The technical advantages are that anti-Xa assays are less susceptible to preanalytical interferences (for example, partially filled tubes) and to interference from acute-phase reactants and that they are not susceptible to factor deficiencies, with the exception of severe antithrombin deficiency.
Dr. Lehman notes that a few published studies have suggested that monitoring unfractionated heparin therapy using anti-Xa levels may be more efficient in terms of bringing a patient into the therapeutic range with fewer adjustments of heparin dose (Rosborough TK. Pharmacotherapy. 1999;19:760–766; Rosborough TK, Shepherd MF. Pharmacotherapy. 2004;24:713–719). In the case of heparin-resistant patients, monitoring with an anti-Xa assay allowed use of lower doses of unfractionated heparin. “However,” Dr. Lehman notes, “none of these studies were designed to detect a clinically significant difference in rates of complications between PTT and anti-Xa management.”

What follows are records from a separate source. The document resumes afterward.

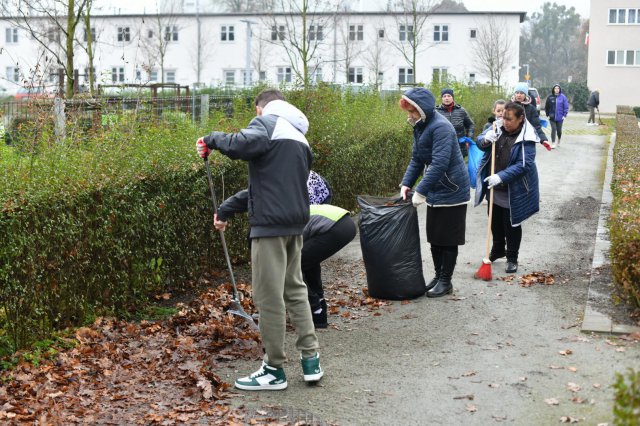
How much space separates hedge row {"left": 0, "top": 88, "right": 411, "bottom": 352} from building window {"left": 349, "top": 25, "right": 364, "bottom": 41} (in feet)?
190

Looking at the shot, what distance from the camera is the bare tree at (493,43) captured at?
65.0 metres

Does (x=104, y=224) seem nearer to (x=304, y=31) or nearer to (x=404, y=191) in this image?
(x=404, y=191)

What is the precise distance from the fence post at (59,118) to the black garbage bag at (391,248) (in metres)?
2.81

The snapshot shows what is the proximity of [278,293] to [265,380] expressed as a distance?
549 mm

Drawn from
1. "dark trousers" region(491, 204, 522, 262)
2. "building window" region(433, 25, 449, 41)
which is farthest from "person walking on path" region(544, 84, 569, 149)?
"building window" region(433, 25, 449, 41)

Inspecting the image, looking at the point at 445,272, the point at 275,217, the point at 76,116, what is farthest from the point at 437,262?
the point at 76,116

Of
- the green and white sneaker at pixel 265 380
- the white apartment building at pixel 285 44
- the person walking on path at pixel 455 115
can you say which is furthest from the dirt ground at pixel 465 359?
the white apartment building at pixel 285 44

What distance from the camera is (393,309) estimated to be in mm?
8070

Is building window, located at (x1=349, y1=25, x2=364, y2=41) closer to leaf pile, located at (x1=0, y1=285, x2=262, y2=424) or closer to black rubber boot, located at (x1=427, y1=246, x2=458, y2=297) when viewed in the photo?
black rubber boot, located at (x1=427, y1=246, x2=458, y2=297)

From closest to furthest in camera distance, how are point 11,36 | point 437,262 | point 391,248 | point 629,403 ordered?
point 629,403
point 391,248
point 437,262
point 11,36

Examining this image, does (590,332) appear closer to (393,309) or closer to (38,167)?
(393,309)

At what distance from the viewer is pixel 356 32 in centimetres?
6769

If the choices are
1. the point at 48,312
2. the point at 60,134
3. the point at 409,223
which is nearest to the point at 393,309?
the point at 409,223

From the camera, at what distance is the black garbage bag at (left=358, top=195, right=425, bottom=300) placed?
820 centimetres
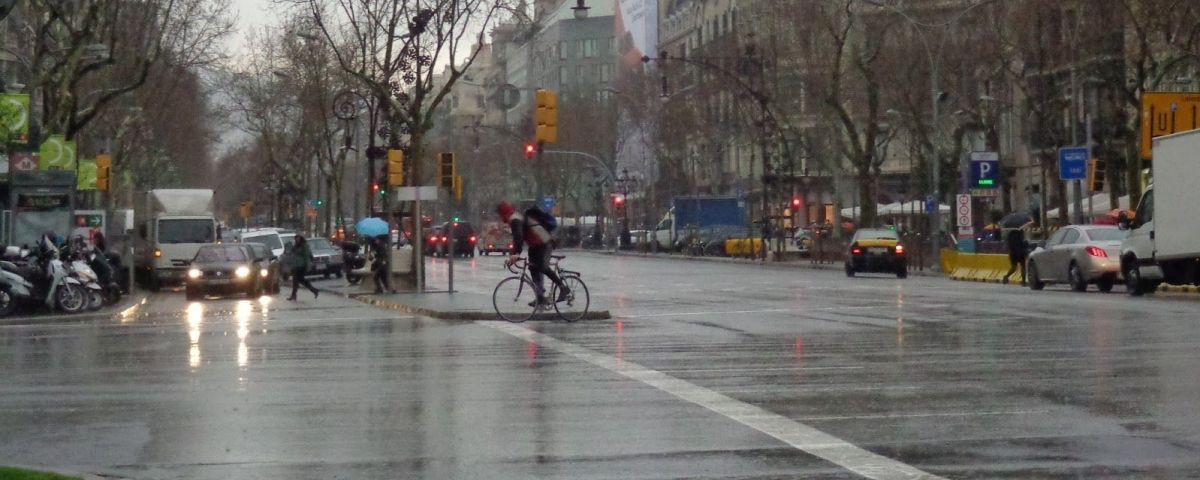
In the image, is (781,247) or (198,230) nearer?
(198,230)

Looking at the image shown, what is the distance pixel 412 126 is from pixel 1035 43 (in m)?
22.9

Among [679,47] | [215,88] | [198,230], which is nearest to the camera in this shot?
[198,230]

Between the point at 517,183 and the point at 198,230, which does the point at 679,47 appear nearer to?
the point at 517,183

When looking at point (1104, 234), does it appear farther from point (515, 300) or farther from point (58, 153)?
point (58, 153)

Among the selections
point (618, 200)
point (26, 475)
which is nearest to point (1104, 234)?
point (26, 475)

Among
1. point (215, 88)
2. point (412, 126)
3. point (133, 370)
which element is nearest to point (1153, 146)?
point (412, 126)

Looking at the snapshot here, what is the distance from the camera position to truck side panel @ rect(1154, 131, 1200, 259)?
101 ft

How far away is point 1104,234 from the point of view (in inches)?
1439

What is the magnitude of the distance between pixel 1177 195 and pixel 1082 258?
503cm

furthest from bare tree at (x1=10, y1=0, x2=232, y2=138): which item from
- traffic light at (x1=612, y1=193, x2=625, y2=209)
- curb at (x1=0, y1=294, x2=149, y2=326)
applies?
traffic light at (x1=612, y1=193, x2=625, y2=209)

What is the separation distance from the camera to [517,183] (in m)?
139

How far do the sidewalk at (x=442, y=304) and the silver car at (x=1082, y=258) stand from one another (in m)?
12.3

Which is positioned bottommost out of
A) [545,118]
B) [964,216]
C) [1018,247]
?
[1018,247]

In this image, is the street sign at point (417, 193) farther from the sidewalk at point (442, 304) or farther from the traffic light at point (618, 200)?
the traffic light at point (618, 200)
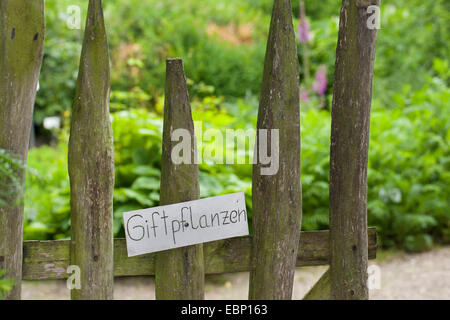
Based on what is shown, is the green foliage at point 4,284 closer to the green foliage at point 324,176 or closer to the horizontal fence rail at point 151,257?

To further investigate the feasibility of routinely using anti-Xa assays, Dr. Lehman and his colleagues compared the performance of three anti-Xa assays in MICU patients receiving intravenous unfractionated heparin. Because critically ill patients can acquire an antithrombin deficiency, one of the assays they tested was supplemented with antithrombin. All three assays worked equally satisfactorily. They agreed 80 to 85 percent of the time in classifying patients according to the American College of Chest Physicians recommendations for anti-Xa heparin levels. “We did not find that antithrombin supplementation provided a clinically significant benefit,” Dr. Lehman told CAP TODAY. His laboratory hasn’t yet adopted the anti-Xa assay.
In summary, testing is not helpful in aspirin resistance. In inherited thrombophilia, genetic tests are not useful but functional assays can help. Testing has value in APS and in TTP, offering a way to identify a specific etiology in the latter. And a newer type of test, anti-Xa assays, may surpass the current gold standard, APTT, for monitoring patients receiving intravenous unfractionated heparin.
William Check is a medical writer in Wilmette, Ill.